Could you write out the lines below exactly, beginning with the first and finishing with the one that contains "Tanzania, site G07, 2015-11-08"?

Dataset excerpts

* * * * * * * * *

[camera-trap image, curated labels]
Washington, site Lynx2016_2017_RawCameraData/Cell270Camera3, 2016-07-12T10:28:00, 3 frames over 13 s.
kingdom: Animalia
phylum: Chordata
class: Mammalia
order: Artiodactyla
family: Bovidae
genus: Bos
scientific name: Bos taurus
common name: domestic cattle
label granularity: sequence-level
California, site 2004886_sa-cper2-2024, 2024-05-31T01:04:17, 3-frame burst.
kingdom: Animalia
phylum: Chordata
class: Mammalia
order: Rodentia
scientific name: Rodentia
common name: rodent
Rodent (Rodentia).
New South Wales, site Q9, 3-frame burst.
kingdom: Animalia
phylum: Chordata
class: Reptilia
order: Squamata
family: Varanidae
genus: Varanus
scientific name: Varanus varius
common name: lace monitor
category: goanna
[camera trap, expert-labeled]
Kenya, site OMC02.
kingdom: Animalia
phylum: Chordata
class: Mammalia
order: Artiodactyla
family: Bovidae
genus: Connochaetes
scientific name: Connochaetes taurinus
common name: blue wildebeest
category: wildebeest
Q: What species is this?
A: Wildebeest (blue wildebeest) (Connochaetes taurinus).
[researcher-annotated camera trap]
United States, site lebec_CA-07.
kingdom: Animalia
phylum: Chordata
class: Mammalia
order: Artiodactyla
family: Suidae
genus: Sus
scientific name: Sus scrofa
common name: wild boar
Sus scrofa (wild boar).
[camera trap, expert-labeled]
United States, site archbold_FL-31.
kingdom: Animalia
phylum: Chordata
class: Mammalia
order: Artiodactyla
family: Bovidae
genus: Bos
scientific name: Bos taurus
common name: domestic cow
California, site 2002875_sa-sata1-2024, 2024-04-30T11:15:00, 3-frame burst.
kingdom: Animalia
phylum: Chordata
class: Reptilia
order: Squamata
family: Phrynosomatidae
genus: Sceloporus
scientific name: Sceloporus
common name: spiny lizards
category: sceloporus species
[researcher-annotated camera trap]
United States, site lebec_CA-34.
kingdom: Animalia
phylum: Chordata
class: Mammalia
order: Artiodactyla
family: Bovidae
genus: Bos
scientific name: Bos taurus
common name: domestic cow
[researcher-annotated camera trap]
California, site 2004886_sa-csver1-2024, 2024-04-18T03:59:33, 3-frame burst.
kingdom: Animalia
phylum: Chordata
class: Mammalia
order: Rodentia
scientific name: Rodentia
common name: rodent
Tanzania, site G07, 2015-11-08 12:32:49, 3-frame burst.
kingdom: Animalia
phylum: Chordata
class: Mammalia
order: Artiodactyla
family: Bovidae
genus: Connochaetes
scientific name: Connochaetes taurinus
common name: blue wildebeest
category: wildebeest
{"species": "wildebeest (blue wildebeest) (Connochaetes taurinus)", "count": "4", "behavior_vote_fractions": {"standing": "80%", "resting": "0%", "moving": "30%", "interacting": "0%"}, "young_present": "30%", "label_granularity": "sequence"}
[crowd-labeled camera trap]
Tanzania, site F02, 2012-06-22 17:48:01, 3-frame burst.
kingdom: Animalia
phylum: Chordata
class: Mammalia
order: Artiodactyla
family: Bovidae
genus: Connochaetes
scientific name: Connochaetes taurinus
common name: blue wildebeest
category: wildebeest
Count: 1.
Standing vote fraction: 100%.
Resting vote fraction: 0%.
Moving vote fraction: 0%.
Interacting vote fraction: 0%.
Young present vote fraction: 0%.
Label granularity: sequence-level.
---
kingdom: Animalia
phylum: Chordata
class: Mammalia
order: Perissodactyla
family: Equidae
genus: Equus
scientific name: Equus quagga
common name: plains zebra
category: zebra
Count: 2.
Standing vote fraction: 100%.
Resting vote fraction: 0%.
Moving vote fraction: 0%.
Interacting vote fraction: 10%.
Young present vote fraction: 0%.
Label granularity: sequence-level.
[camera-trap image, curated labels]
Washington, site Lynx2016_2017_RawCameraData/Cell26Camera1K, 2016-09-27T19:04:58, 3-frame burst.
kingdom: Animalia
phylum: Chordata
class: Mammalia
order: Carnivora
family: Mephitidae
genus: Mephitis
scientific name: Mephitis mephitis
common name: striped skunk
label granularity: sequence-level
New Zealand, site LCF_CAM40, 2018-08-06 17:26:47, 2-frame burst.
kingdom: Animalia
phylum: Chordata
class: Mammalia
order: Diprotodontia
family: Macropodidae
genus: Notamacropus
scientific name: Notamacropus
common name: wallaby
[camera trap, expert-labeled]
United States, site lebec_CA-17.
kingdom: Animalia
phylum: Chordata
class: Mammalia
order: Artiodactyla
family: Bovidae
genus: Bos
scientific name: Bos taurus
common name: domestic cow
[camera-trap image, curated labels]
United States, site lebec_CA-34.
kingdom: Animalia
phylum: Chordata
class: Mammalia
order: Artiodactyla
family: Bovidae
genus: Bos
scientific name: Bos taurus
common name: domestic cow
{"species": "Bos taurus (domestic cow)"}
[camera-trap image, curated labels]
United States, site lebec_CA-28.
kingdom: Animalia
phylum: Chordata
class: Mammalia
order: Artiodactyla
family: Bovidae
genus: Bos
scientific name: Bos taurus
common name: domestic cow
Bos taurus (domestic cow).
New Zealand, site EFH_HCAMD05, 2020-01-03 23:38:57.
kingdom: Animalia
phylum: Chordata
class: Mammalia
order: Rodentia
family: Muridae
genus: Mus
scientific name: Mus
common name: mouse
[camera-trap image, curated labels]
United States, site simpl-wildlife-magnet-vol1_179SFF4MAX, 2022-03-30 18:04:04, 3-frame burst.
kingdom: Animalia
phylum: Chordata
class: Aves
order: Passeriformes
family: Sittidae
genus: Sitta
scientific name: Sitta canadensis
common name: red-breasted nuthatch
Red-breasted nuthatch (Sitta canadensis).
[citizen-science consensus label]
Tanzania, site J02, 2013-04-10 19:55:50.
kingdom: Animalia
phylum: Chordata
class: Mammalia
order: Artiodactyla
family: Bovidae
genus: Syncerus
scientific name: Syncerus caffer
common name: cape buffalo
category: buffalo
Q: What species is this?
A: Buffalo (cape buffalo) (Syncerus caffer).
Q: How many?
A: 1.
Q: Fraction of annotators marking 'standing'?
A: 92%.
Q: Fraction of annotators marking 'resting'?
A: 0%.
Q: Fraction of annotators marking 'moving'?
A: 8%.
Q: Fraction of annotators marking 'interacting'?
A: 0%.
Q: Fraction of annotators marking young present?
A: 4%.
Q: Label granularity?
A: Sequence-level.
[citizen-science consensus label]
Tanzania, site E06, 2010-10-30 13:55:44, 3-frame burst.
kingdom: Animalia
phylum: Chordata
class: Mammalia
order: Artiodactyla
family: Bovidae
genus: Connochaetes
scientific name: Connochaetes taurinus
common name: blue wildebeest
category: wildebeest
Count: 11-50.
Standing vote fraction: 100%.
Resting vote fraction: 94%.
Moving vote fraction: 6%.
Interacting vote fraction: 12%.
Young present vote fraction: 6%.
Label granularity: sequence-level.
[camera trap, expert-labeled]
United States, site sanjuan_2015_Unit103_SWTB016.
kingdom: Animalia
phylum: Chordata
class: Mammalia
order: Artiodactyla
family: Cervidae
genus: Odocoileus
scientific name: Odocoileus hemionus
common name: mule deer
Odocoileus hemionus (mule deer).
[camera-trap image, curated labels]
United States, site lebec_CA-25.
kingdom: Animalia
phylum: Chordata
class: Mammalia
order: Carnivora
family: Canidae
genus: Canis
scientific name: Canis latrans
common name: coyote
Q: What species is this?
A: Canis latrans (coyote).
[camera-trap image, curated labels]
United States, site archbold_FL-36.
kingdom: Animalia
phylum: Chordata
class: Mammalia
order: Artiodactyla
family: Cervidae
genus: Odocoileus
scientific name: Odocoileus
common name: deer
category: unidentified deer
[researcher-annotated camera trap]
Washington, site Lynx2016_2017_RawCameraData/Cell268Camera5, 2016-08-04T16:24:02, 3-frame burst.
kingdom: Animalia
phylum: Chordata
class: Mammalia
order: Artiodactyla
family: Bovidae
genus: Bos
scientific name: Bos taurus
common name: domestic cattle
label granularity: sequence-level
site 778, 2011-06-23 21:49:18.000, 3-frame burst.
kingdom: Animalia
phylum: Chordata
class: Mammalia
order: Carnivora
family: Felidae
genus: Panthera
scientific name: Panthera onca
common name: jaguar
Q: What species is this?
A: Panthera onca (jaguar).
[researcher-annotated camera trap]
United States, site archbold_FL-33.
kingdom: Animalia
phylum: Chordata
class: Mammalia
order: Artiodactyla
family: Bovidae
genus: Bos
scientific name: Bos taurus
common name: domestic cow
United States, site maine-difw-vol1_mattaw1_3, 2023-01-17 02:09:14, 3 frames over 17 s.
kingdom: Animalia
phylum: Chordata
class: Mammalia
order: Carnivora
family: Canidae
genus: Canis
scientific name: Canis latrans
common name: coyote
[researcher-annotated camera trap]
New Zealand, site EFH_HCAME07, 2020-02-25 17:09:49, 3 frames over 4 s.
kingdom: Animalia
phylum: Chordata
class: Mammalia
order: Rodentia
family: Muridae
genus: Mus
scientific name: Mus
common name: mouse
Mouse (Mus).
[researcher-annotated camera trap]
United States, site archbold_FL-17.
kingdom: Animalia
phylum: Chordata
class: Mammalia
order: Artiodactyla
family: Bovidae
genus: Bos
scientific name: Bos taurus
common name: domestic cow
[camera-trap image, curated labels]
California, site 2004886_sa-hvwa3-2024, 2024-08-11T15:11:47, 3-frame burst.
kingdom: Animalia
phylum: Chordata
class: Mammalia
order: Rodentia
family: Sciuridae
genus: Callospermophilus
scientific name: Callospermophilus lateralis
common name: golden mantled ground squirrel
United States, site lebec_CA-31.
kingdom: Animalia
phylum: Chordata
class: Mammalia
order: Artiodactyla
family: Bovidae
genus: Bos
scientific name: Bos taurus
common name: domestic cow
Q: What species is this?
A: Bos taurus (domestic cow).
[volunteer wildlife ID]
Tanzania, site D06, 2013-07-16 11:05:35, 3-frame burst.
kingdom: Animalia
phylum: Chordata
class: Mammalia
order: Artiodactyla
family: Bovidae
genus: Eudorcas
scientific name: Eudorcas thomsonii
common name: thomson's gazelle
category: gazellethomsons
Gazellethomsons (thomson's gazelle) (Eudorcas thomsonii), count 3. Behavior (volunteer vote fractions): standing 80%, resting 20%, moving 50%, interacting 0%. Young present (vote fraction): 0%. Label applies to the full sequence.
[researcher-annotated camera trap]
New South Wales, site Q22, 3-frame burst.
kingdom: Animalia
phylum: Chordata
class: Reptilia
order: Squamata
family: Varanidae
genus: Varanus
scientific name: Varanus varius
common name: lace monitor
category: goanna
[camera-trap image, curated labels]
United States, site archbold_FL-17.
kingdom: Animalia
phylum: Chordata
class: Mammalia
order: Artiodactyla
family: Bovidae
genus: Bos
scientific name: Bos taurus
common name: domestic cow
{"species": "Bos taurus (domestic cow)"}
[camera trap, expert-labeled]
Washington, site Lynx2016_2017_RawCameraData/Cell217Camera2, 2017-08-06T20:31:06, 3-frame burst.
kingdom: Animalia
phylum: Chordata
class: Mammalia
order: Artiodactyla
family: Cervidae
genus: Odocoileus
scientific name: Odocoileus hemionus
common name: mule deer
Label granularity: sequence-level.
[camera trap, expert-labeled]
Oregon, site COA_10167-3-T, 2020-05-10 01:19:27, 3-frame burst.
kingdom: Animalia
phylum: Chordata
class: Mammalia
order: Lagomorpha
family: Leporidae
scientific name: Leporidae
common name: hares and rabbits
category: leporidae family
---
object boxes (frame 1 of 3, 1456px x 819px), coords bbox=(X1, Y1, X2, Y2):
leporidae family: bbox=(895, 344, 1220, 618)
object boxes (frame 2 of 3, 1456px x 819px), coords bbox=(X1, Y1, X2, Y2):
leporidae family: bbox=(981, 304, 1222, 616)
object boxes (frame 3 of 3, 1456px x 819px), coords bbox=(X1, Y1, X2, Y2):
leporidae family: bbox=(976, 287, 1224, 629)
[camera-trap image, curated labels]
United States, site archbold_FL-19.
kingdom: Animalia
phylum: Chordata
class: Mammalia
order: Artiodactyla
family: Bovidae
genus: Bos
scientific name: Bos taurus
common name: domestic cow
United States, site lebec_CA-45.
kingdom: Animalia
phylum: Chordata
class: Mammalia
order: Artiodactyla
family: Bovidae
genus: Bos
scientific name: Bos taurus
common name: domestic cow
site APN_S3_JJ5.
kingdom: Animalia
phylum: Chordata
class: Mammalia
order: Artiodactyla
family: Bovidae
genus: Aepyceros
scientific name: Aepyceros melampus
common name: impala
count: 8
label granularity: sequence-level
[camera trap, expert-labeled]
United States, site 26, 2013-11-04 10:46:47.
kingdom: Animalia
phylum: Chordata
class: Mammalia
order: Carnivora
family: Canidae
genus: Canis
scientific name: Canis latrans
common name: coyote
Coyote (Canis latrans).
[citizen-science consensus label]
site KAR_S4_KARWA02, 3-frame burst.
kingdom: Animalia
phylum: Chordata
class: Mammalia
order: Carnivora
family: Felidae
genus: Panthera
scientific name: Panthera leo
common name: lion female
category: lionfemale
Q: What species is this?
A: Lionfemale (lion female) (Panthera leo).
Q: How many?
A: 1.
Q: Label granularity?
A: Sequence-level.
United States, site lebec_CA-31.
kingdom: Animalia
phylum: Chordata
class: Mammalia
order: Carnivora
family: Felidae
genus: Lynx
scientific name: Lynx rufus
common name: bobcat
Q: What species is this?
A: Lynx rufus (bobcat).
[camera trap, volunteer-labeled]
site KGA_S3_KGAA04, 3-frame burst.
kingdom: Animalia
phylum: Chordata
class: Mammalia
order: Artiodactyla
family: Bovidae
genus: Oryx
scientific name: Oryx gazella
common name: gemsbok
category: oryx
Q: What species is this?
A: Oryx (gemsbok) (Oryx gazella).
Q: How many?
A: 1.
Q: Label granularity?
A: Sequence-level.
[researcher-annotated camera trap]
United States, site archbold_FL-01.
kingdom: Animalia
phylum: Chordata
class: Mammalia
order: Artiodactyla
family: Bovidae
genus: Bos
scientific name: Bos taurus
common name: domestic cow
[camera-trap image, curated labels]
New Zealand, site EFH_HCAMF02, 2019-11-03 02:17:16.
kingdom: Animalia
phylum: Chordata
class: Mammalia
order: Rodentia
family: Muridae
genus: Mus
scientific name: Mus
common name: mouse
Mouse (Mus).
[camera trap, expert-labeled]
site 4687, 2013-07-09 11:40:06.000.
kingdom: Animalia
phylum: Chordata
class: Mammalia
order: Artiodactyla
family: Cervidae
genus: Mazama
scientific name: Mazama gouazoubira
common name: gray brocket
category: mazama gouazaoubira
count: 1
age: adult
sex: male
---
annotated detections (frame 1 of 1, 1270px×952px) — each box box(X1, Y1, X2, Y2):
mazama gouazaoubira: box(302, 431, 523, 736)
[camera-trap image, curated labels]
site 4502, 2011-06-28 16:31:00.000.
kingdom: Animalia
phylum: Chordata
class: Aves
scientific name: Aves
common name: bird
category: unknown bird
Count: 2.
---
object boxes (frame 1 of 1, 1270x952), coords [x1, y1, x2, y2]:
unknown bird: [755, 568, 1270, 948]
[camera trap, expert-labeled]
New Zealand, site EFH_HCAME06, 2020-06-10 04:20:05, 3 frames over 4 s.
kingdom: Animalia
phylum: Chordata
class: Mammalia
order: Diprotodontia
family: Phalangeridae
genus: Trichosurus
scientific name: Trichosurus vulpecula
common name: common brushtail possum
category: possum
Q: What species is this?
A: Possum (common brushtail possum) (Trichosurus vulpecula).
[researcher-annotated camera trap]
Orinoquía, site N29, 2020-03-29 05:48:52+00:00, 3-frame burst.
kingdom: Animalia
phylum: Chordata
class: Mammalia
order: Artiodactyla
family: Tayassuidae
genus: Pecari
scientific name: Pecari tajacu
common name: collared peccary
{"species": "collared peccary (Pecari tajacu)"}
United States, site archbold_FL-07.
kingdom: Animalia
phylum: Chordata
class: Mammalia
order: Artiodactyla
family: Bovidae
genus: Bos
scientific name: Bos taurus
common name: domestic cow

* * * * * * * * *

Exercise response
[camera-trap image, curated labels]
Washington, site Lynx2016_2017_RawCameraData/Cell270Camera3, 2016-07-12T10:28:00, 3 frames over 13 s.
kingdom: Animalia
phylum: Chordata
class: Mammalia
order: Artiodactyla
family: Bovidae
genus: Bos
scientific name: Bos taurus
common name: domestic cattle
label granularity: sequence-level
California, site 2004886_sa-cper2-2024, 2024-05-31T01:04:17, 3-frame burst.
kingdom: Animalia
phylum: Chordata
class: Mammalia
order: Rodentia
scientific name: Rodentia
common name: rodent
Rodent (Rodentia).
New South Wales, site Q9, 3-frame burst.
kingdom: Animalia
phylum: Chordata
class: Reptilia
order: Squamata
family: Varanidae
genus: Varanus
scientific name: Varanus varius
common name: lace monitor
category: goanna
[camera trap, expert-labeled]
Kenya, site OMC02.
kingdom: Animalia
phylum: Chordata
class: Mammalia
order: Artiodactyla
family: Bovidae
genus: Connochaetes
scientific name: Connochaetes taurinus
common name: blue wildebeest
category: wildebeest
Q: What species is this?
A: Wildebeest (blue wildebeest) (Connochaetes taurinus).
[researcher-annotated camera trap]
United States, site lebec_CA-07.
kingdom: Animalia
phylum: Chordata
class: Mammalia
order: Artiodactyla
family: Suidae
genus: Sus
scientific name: Sus scrofa
common name: wild boar
Sus scrofa (wild boar).
[camera trap, expert-labeled]
United States, site archbold_FL-31.
kingdom: Animalia
phylum: Chordata
class: Mammalia
order: Artiodactyla
family: Bovidae
genus: Bos
scientific name: Bos taurus
common name: domestic cow
California, site 2002875_sa-sata1-2024, 2024-04-30T11:15:00, 3-frame burst.
kingdom: Animalia
phylum: Chordata
class: Reptilia
order: Squamata
family: Phrynosomatidae
genus: Sceloporus
scientific name: Sceloporus
common name: spiny lizards
category: sceloporus species
[researcher-annotated camera trap]
United States, site lebec_CA-34.
kingdom: Animalia
phylum: Chordata
class: Mammalia
order: Artiodactyla
family: Bovidae
genus: Bos
scientific name: Bos taurus
common name: domestic cow
[researcher-annotated camera trap]
California, site 2004886_sa-csver1-2024, 2024-04-18T03:59:33, 3-frame burst.
kingdom: Animalia
phylum: Chordata
class: Mammalia
order: Rodentia
scientific name: Rodentia
common name: rodent
Tanzania, site G07, 2015-11-08 12:32:49, 3-frame burst.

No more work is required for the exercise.